- Reading text:
For many, this past year has been a reminder that Carpinteria has a deeply rooted culture of caring. In week five of her 10-week series, photographer Ingrid Bostrom captures portraits of some of Carpinteria’s most compassionate citizens.
Pat Beals and Lynn Menicucci were nominated by Jennifer Mackie, Carol Tokar and more. On the brink of Covid-19 outbreaks in February 2020, Pat Beals began making masks for her friends and family. Within weeks, there was a frantic demand for masks for essential workers, vulnerable groups and the general public. Without hesitation, Beals responded by organizing volunteers in Carpinteria to rapidly produce as many masks as possible. Her goal was to offer a free face covering to every adult in Carpinteria.
Beals’ neighbor and good friend, Lynn Menicucci, witnessed how overloaded she was and joined the operation as the delegated mask distributor. Word was out about their masks and Lynn handled the time-consuming work of responding to calls and emails, along with mask delivery.
“Volunteers from all over our little town came out of the woodwork with generous hearts and a fighting spirit, ala Rosie the Riveter. Often the seamstresses, upon joining us, would express their feelings that they were so relieved to actually find a way they could fight back against this deadly pandemic,” Beals said.

- Work to complete:
a: According to the Carpinteria article, what was Pat Beals' goal for the masks?
b: Resume the Carpinteria article right after its final sentence.
The listing was taken from a separate source.

(Saved entries)
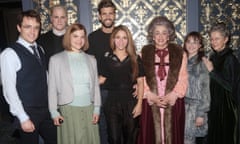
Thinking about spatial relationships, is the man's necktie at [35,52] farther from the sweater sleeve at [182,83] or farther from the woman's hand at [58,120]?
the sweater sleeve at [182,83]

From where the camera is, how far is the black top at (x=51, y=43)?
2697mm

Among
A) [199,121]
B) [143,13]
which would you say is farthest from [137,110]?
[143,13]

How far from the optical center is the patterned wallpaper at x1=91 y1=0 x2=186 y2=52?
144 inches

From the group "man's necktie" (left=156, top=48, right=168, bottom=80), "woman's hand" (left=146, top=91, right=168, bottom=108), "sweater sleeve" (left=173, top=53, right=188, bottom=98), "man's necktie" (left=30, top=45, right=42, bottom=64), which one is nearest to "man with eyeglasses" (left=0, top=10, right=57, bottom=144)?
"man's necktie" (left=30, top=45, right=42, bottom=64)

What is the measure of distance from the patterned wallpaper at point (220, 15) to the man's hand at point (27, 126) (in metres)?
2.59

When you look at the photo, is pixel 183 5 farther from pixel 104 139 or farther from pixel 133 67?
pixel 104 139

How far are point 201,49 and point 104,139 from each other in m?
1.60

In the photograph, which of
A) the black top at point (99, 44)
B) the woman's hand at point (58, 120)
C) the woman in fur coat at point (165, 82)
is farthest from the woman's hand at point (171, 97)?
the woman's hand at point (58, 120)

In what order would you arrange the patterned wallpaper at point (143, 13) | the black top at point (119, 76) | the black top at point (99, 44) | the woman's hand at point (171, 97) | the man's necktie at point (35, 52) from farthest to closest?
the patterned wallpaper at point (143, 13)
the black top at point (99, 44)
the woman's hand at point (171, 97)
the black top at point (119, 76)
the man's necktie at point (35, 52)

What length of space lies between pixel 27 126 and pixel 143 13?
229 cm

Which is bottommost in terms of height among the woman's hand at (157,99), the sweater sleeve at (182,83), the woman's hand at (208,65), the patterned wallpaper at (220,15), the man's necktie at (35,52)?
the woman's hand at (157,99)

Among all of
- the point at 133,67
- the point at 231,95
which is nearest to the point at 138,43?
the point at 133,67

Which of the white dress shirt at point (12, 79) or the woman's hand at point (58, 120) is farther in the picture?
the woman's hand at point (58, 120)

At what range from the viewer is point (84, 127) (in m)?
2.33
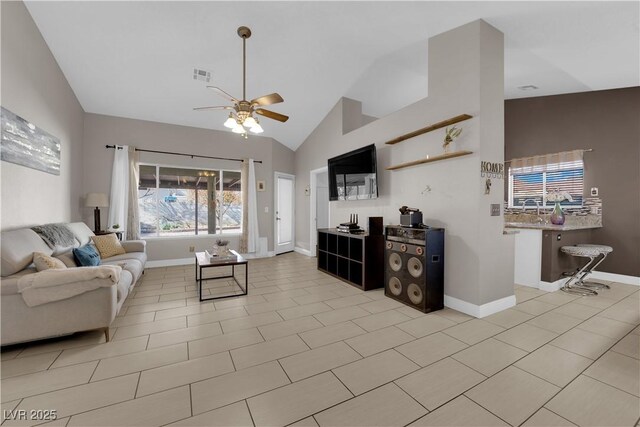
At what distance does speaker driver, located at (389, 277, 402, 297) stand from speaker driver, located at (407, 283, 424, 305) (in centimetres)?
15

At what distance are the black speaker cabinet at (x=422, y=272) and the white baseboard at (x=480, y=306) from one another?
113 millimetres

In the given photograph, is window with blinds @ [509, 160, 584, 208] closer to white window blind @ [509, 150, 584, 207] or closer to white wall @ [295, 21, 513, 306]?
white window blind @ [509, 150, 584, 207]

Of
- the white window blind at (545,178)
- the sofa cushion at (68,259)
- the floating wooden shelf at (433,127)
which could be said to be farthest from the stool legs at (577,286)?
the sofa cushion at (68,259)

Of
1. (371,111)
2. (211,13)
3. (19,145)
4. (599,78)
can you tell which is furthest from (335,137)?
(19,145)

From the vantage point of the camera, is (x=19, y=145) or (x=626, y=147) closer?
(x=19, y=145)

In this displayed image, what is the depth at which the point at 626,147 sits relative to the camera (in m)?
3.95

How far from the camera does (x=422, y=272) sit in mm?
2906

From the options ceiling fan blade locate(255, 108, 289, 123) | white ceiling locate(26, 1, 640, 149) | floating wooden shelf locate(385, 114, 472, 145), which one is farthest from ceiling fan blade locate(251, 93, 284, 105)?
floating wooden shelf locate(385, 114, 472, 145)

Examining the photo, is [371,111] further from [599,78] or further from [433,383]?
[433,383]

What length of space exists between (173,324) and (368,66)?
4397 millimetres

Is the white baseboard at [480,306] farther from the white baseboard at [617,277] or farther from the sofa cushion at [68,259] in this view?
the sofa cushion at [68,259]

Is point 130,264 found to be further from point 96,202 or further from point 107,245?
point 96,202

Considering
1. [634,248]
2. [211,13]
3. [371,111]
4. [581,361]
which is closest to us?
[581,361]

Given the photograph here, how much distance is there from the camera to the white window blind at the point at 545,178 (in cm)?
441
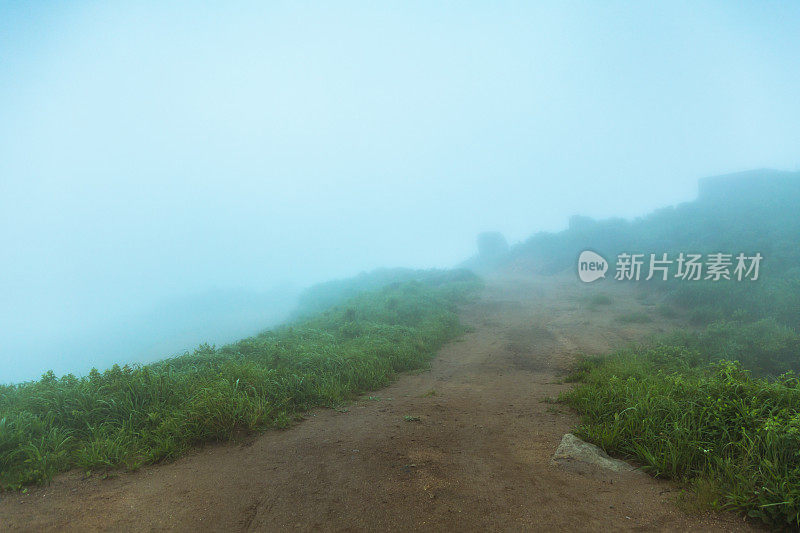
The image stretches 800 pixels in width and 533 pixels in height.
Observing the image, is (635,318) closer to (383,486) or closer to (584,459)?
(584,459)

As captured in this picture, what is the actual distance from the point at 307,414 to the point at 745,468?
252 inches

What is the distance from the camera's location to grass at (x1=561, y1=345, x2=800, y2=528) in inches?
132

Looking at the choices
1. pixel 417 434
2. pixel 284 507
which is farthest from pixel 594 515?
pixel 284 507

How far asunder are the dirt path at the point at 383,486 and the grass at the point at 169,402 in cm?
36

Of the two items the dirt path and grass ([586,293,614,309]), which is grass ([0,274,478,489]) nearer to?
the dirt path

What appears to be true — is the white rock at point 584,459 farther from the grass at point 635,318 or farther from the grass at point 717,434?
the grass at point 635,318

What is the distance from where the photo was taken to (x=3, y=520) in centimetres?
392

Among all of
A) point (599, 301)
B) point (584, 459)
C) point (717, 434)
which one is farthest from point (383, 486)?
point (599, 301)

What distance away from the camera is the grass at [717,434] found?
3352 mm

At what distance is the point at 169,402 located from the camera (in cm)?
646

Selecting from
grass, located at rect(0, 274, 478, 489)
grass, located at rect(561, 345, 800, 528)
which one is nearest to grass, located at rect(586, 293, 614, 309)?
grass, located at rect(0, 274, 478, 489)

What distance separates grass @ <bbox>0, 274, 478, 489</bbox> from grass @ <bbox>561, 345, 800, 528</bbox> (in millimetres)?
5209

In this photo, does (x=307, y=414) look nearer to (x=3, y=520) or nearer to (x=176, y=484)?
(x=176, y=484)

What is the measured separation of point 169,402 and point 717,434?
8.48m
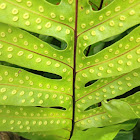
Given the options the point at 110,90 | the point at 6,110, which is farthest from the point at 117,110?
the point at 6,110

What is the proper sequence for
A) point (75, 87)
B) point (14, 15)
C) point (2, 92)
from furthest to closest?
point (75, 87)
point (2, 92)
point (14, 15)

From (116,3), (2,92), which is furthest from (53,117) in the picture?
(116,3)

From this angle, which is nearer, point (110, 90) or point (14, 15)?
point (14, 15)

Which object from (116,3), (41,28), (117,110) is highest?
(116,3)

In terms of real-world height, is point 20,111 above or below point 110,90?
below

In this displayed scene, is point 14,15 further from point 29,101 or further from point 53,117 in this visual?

- Answers to the exercise:
a: Her goal was to offer a free face covering to every adult in Carpinteria.

b:
With time, there were over 70 volunteers and thousands of masks were distributed for free. The project was named “Neighbor to Neighbor” and truly provided for the entire town and beyond – from essential workers, to elderly care homes, to shipping masks to Mexico.
Beals, a retired costume designer and producer, ran Neighbor to Neighbor like the business woman she is. She consulted with Cottage Infection Control multiple times for a review and safety critique of the masks. The mask designs evolved with these consultations, as information about the virus’ transmission became more clearly defined.
Their work has been tireless and costly, yet they both describe a sense of purpose and gratification from their efforts. The pair wish to acknowledge the many volunteers involved, including a 103-year-old friend who ironed each mask with care.
When I met Beals and Menicucci, I was gifted an assortment of colorful masks that fit perfectly and reminded me that loving and selfless hands created them.